--- Aufgabenstellung ---
(a) Gib aus der Forumsdiskussion zur Visualisierung den Abschnitt wortgetreu wieder, der bei „Nochmal die Frage: Warum“ beginnt und bei „LONG oder ULONG.“ endet.
(b) Welcher Datentyp ist laut olitheis in der Forumsdiskussion zur Visualisierung vermutlich das Maximum?

--- Dokumenttext ---
┏━━

Dann lieber eine Anzeige im Format "xxx Umdrehungen + yyy Inkremente". Da würdest Du ja mit 16 Bit-Integerzahlen hinkommen.


----------



## PN/DP (1 Dezember 2010)

olitheis schrieb:


> Wenn ich aber nun den Abgleich über meine (externe) Visualisierung vornehmen möchte, habe ich das Problem, dass nur Eingaben im Bereich von 0-32768 möglich sind.





olitheis schrieb:


> > Im Display müsstest ein UDINT anlegen (oder UINT)
> 
> 
> Das ist der Haken! Ich habe so einfach nicht die Möglichkeit, die Eingabewerte zu beeinflussen.


Nochmal die Frage: Warum kannst Du in der Visu nur Werte bis 32767 eingeben?
Was ist das für eine Visualisierung? Welches Produkt? Kannst Du das Visu-Projekt bearbeiten?
Was heißt das: _"Ich habe so einfach nicht die Möglichkeit, die Eingabewerte zu beeinflussen."_ ?

Du müsstest in der Visu einfach nur den Typ Deiner Variablen auf 32-Bit-Ganzzahl (DINT oder UDINT) ändern. 
In manchen Visu heißt der Datentyp auch LONG oder ULONG.

Harald


----------



## olitheis (5 Dezember 2010)

Wir haben sozusagen nur die Laufzeit der Visualisierung, die .exe. 
Außer den Standardseiten gibt es hier noch/nur die Möglichkeit sogenannte "Benutzerdefinierte Seiten" anzulegen. Hier hat man die Möglichkeit Textfelder, Zeitbalken, Eingabefelder, Schalter usw. anzulegen, die man im TwinCAT PLC verknüpfen kann. Ich glaube, LREAL ist hier das Maximum.


----------



## StructuredTrash (6 Dezember 2010)

Wenn die Visu LREAL kann, dann sollte sie wohl auch 32 Bit-Integer kennen. DWORD, DINT, UDINT, LONG, ULONG oder wie immer die dort heissen mögen. Und wenn es die wirklich nicht gibt, dann nimm eben LREAL.


----------

┗━━

--- Bereitgestellte Daten ---
┏━━

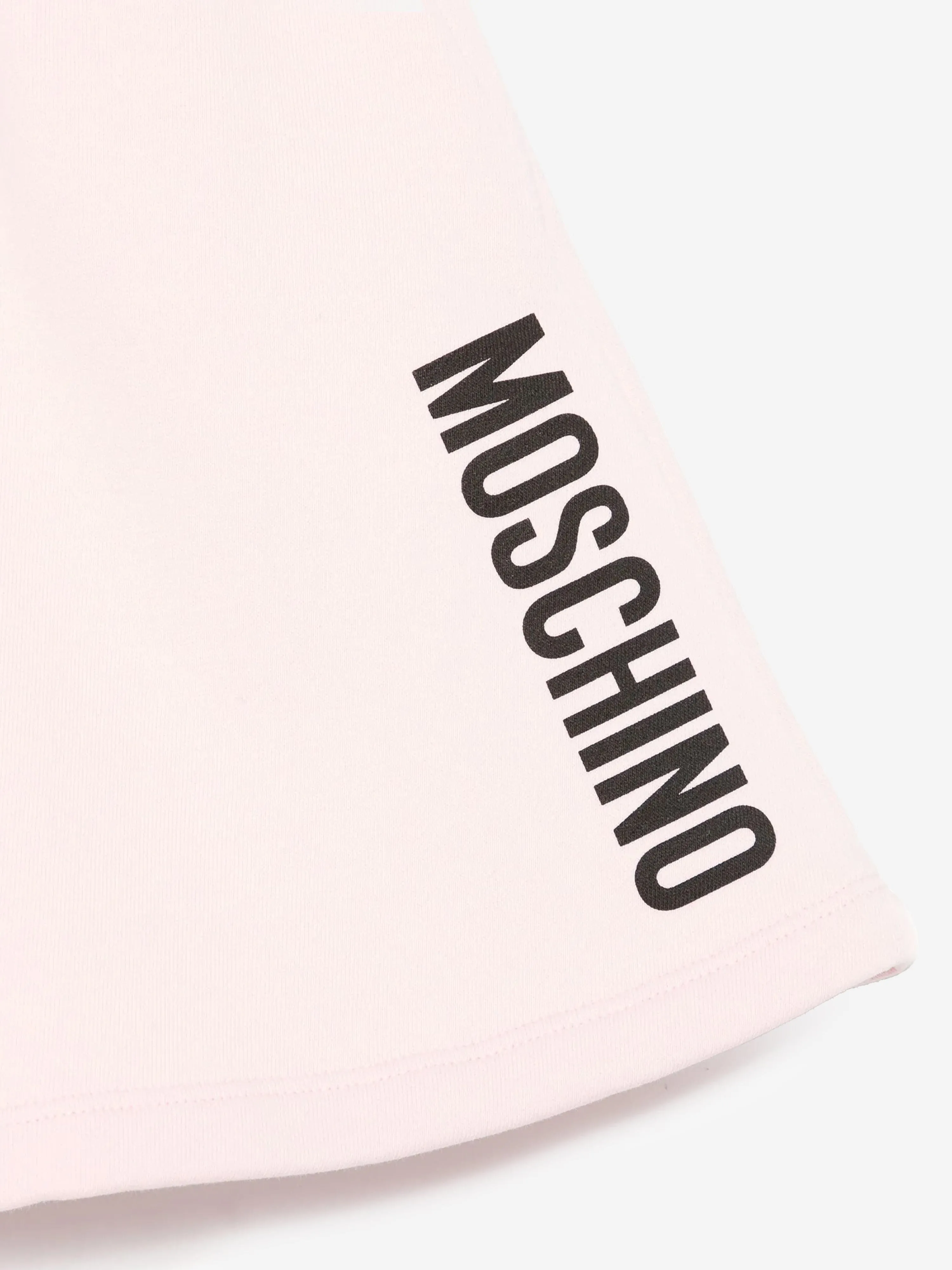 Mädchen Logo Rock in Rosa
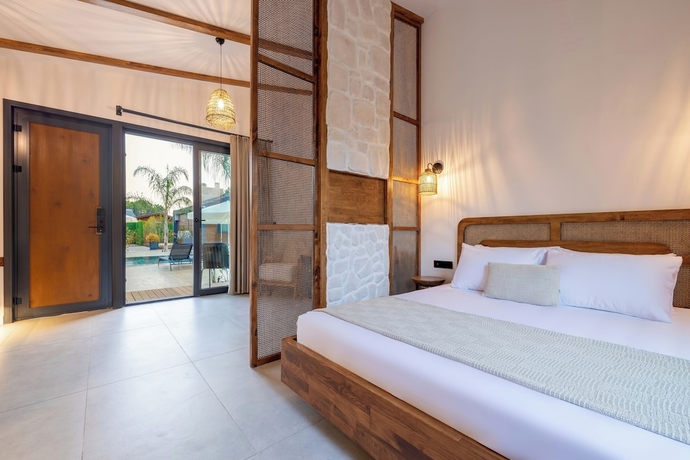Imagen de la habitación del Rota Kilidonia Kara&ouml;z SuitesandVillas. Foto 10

┗━━

--- Lösungen ---
(a)
Nochmal die Frage: Warum kannst Du in der Visu nur Werte bis 32767 eingeben?
Was ist das für eine Visualisierung? Welches Produkt? Kannst Du das Visu-Projekt bearbeiten?
Was heißt das: _"Ich habe so einfach nicht die Möglichkeit, die Eingabewerte zu beeinflussen."_ ?

Du müsstest in der Visu einfach nur den Typ Deiner Variablen auf 32-Bit-Ganzzahl (DINT oder UDINT) ändern. 
In manchen Visu heißt der Datentyp auch LONG oder ULONG.

(b) LREAL.